■ **Excerpt to read**:
What I’ll be reading tomorrow


I stopped into a branch of the library this afternoon to return some books. It wasn’t my usual branch so I felt a bit upended, like when you try shopping in an unfamiliar grocery store: you know what is there, but you’re not sure on which aisle. It seems that it shouldn’t be so in a library, with the Dewey Decimal system and all, but there you have it. I did manage to find my way to the catalog, to the shelves, and last before checkout, the new acquisitions.

It was there that I spotted, in between easy summer beach reads and the latest computer manual, Some Assembly Required by Anne Lamott, with Sam Lamott. Lamott is a writer who always makes me laugh, although I don’t always agree with her, and some of her books tire me by the time I get to the last pages even though they are usually quick reads.

I read this on the cover:

…[W]atching Sam changing poopy diapers all the time nearly brings me to tears. My wild son, who like most boys smashed and bashed his way through childhood, with branches and bats and wooden swords who shut down and pulled so far away as a teenager that sometimes I could not find him, ow taking tender care of his own newborn, a miniature who is both unique and reflective. Same is still every age he ever was, from the fetus to the infant to the adolescent to the father. And Einstein would probably say that Jax is already every age he will ever be, but in such super-slow motion relative to our limited perspective that we can’t see the full spiral of him yet…”

I liked this idea of looking at one’s grown child and seeing every age that he has ever been.

A few days ago, while in the midst of one of my cleaning/pitch everything sprees (they don’t happen often, but when they do, I go with it!), I threw a small pocket-sized day planner in the trash can. A few minutes later, I fished it out to see what was in it. Really? I haven’t used a planner this century. What could possibly be in it? A bunch of numbers for old land lines?

I started thumbing through the address book. It didn’t occur to me at first that the only names in it were family. And then I turned to the notebook pages and found a note I wrote to my son July 14, 2001. Why? I wondered, would I not have given it to him?. Then I realized that I had given him the entire planner the first time that he went on an extended trip without any family members. He was 12 when he ventured to Scotland and England on a choir tour.

I read the letter and realized that much of it I could have written to him when he moved half-way across the country last week.

…I am so proud of you. I know that you have worked very hard to be ready for this….I see what a neat kid, a nice young man, you are now and are becoming every day.

■ **Listed records**:
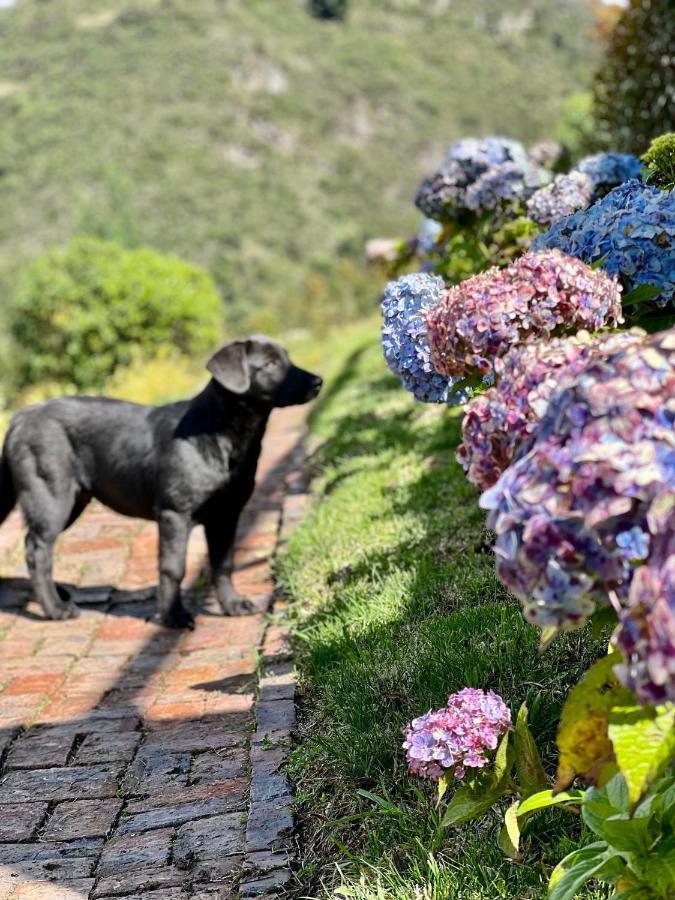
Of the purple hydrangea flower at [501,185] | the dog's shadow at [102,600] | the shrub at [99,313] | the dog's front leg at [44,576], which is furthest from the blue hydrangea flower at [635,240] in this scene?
the shrub at [99,313]

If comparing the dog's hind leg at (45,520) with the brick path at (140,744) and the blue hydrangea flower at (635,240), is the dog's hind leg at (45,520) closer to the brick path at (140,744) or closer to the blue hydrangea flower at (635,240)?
the brick path at (140,744)

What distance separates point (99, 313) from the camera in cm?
1583

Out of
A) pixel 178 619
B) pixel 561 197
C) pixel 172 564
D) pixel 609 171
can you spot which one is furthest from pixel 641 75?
pixel 178 619

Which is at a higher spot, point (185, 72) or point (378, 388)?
point (378, 388)

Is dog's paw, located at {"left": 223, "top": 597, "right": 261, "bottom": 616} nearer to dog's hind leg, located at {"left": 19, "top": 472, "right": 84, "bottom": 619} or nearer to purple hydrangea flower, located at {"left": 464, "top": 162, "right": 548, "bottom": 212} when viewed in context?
dog's hind leg, located at {"left": 19, "top": 472, "right": 84, "bottom": 619}

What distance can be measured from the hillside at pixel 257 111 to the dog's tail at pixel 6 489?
31.4 m

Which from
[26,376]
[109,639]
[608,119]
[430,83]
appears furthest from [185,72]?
[109,639]

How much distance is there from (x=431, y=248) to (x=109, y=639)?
157 inches

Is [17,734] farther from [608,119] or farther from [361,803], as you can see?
[608,119]

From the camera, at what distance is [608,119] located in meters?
9.04

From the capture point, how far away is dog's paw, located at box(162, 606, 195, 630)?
4457mm

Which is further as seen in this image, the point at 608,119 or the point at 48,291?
the point at 48,291

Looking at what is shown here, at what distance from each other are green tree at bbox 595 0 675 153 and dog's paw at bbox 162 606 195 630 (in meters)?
5.68

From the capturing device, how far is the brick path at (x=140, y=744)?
102 inches
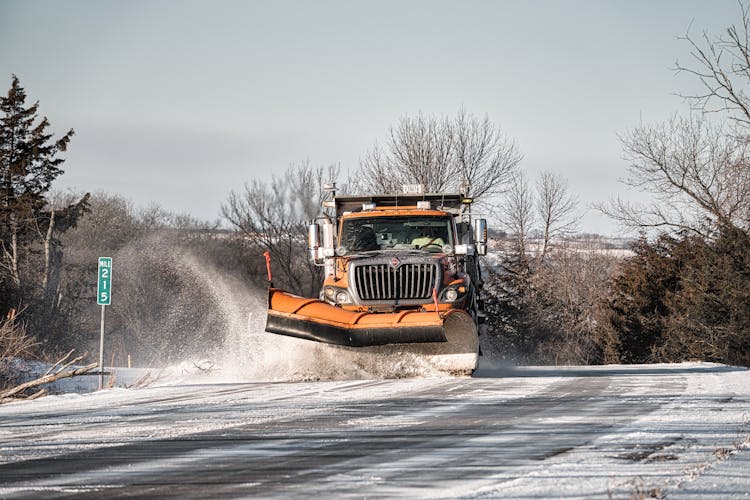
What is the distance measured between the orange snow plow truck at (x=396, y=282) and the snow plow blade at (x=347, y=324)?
0.04 feet

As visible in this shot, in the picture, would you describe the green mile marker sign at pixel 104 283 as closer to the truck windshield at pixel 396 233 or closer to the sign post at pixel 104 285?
the sign post at pixel 104 285

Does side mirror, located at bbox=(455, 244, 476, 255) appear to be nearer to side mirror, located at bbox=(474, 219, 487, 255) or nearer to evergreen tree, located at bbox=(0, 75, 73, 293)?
side mirror, located at bbox=(474, 219, 487, 255)

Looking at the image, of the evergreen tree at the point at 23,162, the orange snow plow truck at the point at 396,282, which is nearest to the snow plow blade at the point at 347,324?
the orange snow plow truck at the point at 396,282

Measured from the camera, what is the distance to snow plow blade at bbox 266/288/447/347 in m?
11.4

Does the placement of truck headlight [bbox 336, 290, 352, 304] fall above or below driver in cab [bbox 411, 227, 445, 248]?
below

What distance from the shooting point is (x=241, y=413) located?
775 cm

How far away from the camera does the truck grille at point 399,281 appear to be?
41.0 ft

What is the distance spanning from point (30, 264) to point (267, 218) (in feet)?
54.7

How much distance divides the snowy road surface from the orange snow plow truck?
6.28ft

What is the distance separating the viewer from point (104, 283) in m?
15.1

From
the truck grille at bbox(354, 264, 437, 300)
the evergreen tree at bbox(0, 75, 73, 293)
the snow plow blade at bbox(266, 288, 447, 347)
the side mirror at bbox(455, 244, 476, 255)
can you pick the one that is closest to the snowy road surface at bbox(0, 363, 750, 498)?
the snow plow blade at bbox(266, 288, 447, 347)

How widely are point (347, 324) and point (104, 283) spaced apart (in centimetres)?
535

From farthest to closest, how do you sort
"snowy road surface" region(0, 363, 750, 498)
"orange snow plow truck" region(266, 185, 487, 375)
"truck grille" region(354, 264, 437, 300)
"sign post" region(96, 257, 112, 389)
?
"sign post" region(96, 257, 112, 389) → "truck grille" region(354, 264, 437, 300) → "orange snow plow truck" region(266, 185, 487, 375) → "snowy road surface" region(0, 363, 750, 498)

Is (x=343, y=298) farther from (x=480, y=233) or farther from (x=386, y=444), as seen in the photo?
(x=386, y=444)
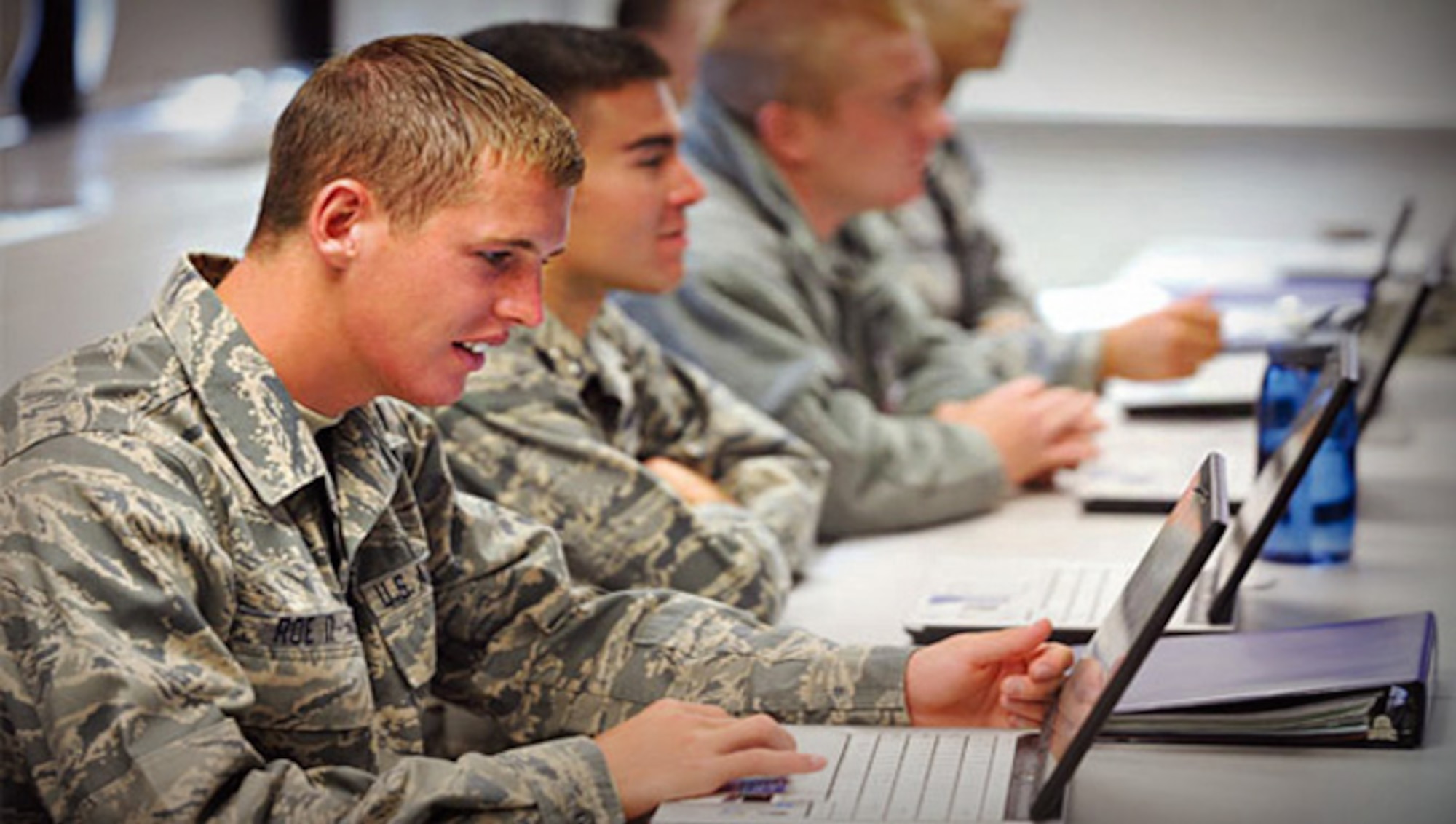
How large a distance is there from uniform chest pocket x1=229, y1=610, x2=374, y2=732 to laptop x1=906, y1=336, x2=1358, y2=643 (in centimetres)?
62

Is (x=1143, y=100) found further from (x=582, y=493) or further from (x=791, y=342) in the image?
(x=582, y=493)

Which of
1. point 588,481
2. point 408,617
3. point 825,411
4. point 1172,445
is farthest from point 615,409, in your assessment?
point 1172,445

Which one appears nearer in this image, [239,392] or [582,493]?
[239,392]

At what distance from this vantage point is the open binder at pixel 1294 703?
154cm

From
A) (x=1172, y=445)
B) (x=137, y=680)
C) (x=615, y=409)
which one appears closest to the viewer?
(x=137, y=680)

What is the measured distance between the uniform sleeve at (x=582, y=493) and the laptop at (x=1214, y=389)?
3.85 ft

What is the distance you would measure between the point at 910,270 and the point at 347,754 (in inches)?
94.0

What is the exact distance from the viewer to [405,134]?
134 centimetres

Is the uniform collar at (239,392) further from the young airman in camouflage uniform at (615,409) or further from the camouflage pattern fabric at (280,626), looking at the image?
the young airman in camouflage uniform at (615,409)

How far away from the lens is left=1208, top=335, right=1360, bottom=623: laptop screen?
1.68 metres

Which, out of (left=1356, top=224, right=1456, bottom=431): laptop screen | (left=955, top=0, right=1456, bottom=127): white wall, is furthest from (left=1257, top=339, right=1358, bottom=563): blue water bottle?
(left=955, top=0, right=1456, bottom=127): white wall

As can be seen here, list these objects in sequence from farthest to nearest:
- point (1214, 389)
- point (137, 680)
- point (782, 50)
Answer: point (1214, 389) < point (782, 50) < point (137, 680)

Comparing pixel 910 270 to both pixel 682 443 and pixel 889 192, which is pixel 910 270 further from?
pixel 682 443

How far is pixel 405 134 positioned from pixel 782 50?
1.61m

■ **Task to complete**: Repeat word for word everything in the library post from "What I’ll be" down to "usually quick reads.". Work only from the library post, not the rows.

■ **Answer to this task**:
What I’ll be reading tomorrow


I stopped into a branch of the library this afternoon to return some books. It wasn’t my usual branch so I felt a bit upended, like when you try shopping in an unfamiliar grocery store: you know what is there, but you’re not sure on which aisle. It seems that it shouldn’t be so in a library, with the Dewey Decimal system and all, but there you have it. I did manage to find my way to the catalog, to the shelves, and last before checkout, the new acquisitions.

It was there that I spotted, in between easy summer beach reads and the latest computer manual, Some Assembly Required by Anne Lamott, with Sam Lamott. Lamott is a writer who always makes me laugh, although I don’t always agree with her, and some of her books tire me by the time I get to the last pages even though they are usually quick reads.